TASK BRIEF:
Below is a block of records; reproduce all of them exactly and leave out any pictures.

SUPPLIED INFORMATION:

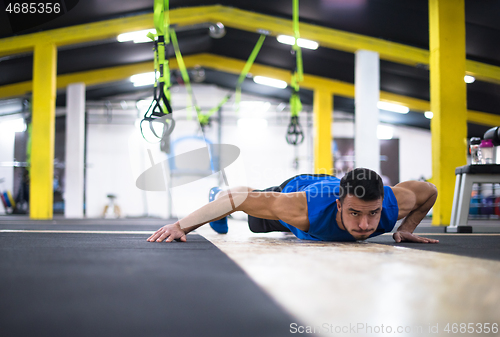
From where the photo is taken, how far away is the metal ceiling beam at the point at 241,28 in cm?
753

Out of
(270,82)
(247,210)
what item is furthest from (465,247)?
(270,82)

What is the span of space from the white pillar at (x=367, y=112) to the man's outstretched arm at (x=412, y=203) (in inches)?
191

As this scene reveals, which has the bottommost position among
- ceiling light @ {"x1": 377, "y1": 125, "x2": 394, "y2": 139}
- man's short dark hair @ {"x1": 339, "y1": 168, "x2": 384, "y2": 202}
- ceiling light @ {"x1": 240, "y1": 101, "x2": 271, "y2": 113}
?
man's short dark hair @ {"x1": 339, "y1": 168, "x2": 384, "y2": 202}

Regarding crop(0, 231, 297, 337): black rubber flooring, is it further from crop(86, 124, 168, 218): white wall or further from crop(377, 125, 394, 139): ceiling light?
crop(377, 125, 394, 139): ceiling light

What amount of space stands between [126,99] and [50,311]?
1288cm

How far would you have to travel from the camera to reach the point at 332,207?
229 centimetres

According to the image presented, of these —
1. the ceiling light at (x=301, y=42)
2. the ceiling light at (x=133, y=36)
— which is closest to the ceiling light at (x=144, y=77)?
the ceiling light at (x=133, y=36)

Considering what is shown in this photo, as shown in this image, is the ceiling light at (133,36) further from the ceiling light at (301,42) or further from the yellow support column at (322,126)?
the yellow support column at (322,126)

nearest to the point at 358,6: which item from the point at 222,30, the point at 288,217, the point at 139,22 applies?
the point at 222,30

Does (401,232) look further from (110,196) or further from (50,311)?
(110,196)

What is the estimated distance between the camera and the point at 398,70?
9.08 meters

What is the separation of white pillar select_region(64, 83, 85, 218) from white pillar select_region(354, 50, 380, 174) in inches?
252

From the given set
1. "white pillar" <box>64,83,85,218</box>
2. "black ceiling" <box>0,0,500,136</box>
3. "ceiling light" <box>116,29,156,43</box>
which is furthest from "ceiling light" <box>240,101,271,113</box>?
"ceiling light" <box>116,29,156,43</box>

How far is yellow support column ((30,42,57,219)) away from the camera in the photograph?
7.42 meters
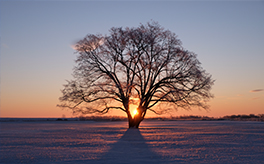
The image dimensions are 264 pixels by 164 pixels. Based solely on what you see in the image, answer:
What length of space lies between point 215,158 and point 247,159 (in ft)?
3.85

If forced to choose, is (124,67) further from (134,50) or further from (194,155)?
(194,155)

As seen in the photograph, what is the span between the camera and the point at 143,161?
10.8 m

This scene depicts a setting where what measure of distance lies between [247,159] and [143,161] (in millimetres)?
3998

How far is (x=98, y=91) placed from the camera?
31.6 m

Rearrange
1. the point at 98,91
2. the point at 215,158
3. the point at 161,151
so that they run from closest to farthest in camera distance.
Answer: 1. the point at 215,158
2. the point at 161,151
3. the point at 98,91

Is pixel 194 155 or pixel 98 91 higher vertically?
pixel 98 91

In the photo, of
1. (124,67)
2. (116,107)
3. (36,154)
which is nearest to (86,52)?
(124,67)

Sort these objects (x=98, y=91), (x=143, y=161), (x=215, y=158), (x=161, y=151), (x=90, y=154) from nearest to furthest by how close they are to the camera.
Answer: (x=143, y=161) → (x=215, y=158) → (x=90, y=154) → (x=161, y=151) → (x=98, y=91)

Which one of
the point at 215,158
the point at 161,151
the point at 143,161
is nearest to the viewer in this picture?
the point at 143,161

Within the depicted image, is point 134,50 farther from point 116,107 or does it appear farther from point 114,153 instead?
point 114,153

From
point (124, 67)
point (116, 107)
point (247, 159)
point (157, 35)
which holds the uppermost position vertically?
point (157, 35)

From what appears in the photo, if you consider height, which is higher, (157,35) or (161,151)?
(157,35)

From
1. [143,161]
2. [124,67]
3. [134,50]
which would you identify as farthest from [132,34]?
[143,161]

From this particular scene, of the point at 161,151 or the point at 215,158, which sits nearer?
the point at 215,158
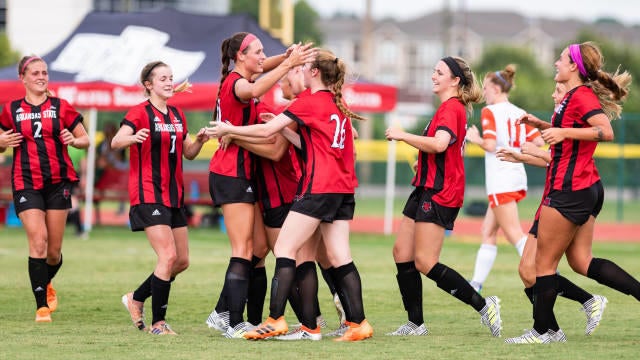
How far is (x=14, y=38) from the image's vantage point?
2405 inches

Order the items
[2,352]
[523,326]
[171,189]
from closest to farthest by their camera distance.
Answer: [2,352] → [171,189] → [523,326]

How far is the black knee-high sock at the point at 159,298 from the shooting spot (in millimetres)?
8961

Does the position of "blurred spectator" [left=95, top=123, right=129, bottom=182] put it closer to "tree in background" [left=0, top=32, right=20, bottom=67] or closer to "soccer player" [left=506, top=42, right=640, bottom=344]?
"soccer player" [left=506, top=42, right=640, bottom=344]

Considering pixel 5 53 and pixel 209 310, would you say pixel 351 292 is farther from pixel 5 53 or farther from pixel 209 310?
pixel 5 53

CORRECT ANSWER:
From where the photo is taken, how far away is the metal ceiling beam at the point at 241,28 in cm?
753

Out of
(270,82)
(247,210)
what item is furthest from (465,247)?
(270,82)

What is the span of space from the white pillar at (x=367, y=112) to the man's outstretched arm at (x=412, y=203) (in inches)?
191

As this scene reveals, which has the bottommost position among
- ceiling light @ {"x1": 377, "y1": 125, "x2": 394, "y2": 139}
- man's short dark hair @ {"x1": 339, "y1": 168, "x2": 384, "y2": 202}
- ceiling light @ {"x1": 240, "y1": 101, "x2": 271, "y2": 113}
?
man's short dark hair @ {"x1": 339, "y1": 168, "x2": 384, "y2": 202}

Regarding crop(0, 231, 297, 337): black rubber flooring, is it further from crop(86, 124, 168, 218): white wall or further from crop(377, 125, 394, 139): ceiling light?
crop(377, 125, 394, 139): ceiling light

What amount of space stands between [126,99] and [50,311]?
1288cm

How far would you have to travel from the camera to reach the point at 332,207?
229 centimetres

According to the image presented, of these —
1. the ceiling light at (x=301, y=42)
2. the ceiling light at (x=133, y=36)
— which is closest to the ceiling light at (x=144, y=77)?
the ceiling light at (x=133, y=36)

Considering what is shown in this photo, as shown in this image, is the ceiling light at (133,36) further from the ceiling light at (301,42) or further from the yellow support column at (322,126)?
the yellow support column at (322,126)

nearest to the point at 358,6: which item from the point at 222,30, the point at 288,217, the point at 139,22 applies?
the point at 222,30

Does (401,232) look further from (110,196) or further from (50,311)?
(110,196)

What is the estimated distance between the camera and the point at 398,70?
9.08 meters

What is the separation of white pillar select_region(64, 83, 85, 218) from white pillar select_region(354, 50, 380, 174) in inches?
252

From the given set
1. "white pillar" <box>64,83,85,218</box>
2. "black ceiling" <box>0,0,500,136</box>
3. "ceiling light" <box>116,29,156,43</box>
which is furthest from "ceiling light" <box>240,101,271,113</box>?
"ceiling light" <box>116,29,156,43</box>

How far is yellow support column ((30,42,57,219)) away from the camera in the photograph?
7.42 meters
The image dimensions are 264 pixels by 164 pixels. Based solely on what you see in the image, answer:
What length of space lies between point 215,158 and point 247,159 (in ft)?
3.85

If forced to choose, is (124,67) further from (134,50) or further from (194,155)?
(194,155)

As seen in the photograph, what is the span between the camera and the point at 143,161?
10.8 m

This scene depicts a setting where what measure of distance lies between [247,159] and [143,161] (in millimetres)?
3998

How far is (x=98, y=91) placed from the camera?
31.6 m

Rearrange
1. the point at 98,91
2. the point at 215,158
3. the point at 161,151
so that they run from closest to farthest in camera distance.
Answer: 1. the point at 215,158
2. the point at 161,151
3. the point at 98,91

Is pixel 194 155 or pixel 98 91 higher vertically?
pixel 98 91

In the photo, of
1. (124,67)
2. (116,107)
3. (36,154)
which is nearest to (86,52)?
(124,67)

Sort these objects (x=98, y=91), (x=143, y=161), (x=215, y=158), (x=161, y=151), (x=90, y=154) from nearest to furthest by how close they are to the camera.
Answer: (x=143, y=161) → (x=215, y=158) → (x=90, y=154) → (x=161, y=151) → (x=98, y=91)

Which one of
the point at 215,158
the point at 161,151
the point at 143,161
is nearest to the viewer in this picture?
the point at 143,161

Within the depicted image, is point 134,50 farther from point 116,107 or does it appear farther from point 114,153 instead?
point 114,153

From
point (124, 67)
point (116, 107)
point (247, 159)
point (157, 35)
which holds the uppermost position vertically?
point (157, 35)

From what appears in the photo, if you consider height, which is higher, (157,35) or (161,151)?
(157,35)

From
1. [143,161]
2. [124,67]
3. [134,50]
which would you identify as farthest from [132,34]?
[143,161]

From this particular scene, of the point at 161,151 or the point at 215,158, which sits nearer?
the point at 215,158
How far is (x=14, y=38) from the image's vantage point?
2405 inches

Order the items
[2,352]
[523,326]
[171,189]
from closest to farthest by their camera distance.
Answer: [2,352] → [171,189] → [523,326]

How far is the black knee-high sock at the point at 159,298 from the shooting spot (in millimetres)?
8961

Does the position of "blurred spectator" [left=95, top=123, right=129, bottom=182] put it closer to "tree in background" [left=0, top=32, right=20, bottom=67] or closer to "soccer player" [left=506, top=42, right=640, bottom=344]?
"soccer player" [left=506, top=42, right=640, bottom=344]

Considering pixel 5 53 and pixel 209 310, would you say pixel 351 292 is farther from pixel 5 53 or farther from pixel 209 310?
pixel 5 53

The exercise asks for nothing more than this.